Opdracht 1:
Beantwoord op basis van de geciteerde tekst:
(a) Welke vier zaken noemen de beleidsregels naast de invulling van 'hoogwaardig handhaven'?
(b) Waarin worden de hoofdlijnen nader uitgewerkt?
(c) Waartoe dient hoogwaardige handhaving volgens hoofdstuk 2?

Geciteerde tekst:
__________________________________________________

De beleidsregels Handhaving WWB, IOAW en IOAZ  2012 gaan in hoofdlijnen over de wijze waarop invulling wordt gegeven aan het begrip ‘hoogwaardig handhaven’ en de wijze van terugvordering, invordering, kwijtschelding en verhaal. Deze hoofdlijnen worden nader uitgewerkt in werkinstructies.

Hoofdstuk 2 Hoogwaardig handhaven

De gemeente Leeuwarden voert haar handhavingsbeleid uit binnen het concept van de hoogwaardige handhaving. Hoogwaardige handhaving dient er toe dat wet- en regelgeving beter wordt nageleefd.

__________________________________________________

Items:
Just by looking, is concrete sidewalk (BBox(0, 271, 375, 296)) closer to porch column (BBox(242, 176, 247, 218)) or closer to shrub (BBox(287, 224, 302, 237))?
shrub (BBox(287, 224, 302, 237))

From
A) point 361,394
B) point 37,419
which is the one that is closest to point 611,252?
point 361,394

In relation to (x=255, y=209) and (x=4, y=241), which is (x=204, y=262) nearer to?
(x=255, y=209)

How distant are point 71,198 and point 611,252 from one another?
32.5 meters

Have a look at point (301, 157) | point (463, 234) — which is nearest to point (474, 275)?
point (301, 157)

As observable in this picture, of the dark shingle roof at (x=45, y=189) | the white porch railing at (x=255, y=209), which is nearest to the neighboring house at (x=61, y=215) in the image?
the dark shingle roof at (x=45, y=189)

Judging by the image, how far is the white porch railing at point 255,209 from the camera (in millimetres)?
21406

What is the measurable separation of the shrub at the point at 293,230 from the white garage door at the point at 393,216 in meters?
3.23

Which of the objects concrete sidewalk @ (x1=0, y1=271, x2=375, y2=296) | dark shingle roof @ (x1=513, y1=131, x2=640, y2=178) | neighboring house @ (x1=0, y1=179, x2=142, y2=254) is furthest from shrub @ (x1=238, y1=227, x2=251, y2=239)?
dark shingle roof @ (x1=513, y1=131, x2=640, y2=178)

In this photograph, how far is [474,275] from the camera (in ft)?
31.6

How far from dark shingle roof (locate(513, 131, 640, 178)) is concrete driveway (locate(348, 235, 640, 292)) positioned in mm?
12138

__________________________________________________

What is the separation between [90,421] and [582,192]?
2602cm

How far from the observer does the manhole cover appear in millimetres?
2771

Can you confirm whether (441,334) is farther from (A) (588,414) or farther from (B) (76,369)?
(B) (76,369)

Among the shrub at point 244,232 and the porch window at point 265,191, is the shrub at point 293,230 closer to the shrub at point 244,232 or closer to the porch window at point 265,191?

__________________________________________________

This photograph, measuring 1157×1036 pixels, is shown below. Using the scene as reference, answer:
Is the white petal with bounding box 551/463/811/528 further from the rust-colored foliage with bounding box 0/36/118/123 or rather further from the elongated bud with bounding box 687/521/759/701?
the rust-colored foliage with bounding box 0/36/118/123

__________________________________________________

Opdracht 2: Rapporteer elke regel uit de items waarin het woord "shingle" voorkomt. Hoofdletters tellen mee.

Uitgewerkte oplossing 1:
(a) De wijze van terugvordering, invordering, kwijtschelding en verhaal.
(b) In werkinstructies.
(c) Ertoe dat wet- en regelgeving beter wordt nageleefd.

Uitgewerkte oplossing 2:
As observable in this picture, of the dark shingle roof at (x=45, y=189) | the white porch railing at (x=255, y=209), which is nearest to the neighboring house at (x=61, y=215) in the image?
the dark shingle roof at (x=45, y=189)
Which of the objects concrete sidewalk @ (x1=0, y1=271, x2=375, y2=296) | dark shingle roof @ (x1=513, y1=131, x2=640, y2=178) | neighboring house @ (x1=0, y1=179, x2=142, y2=254) is furthest from shrub @ (x1=238, y1=227, x2=251, y2=239)?
dark shingle roof @ (x1=513, y1=131, x2=640, y2=178)
How far from dark shingle roof (locate(513, 131, 640, 178)) is concrete driveway (locate(348, 235, 640, 292)) positioned in mm?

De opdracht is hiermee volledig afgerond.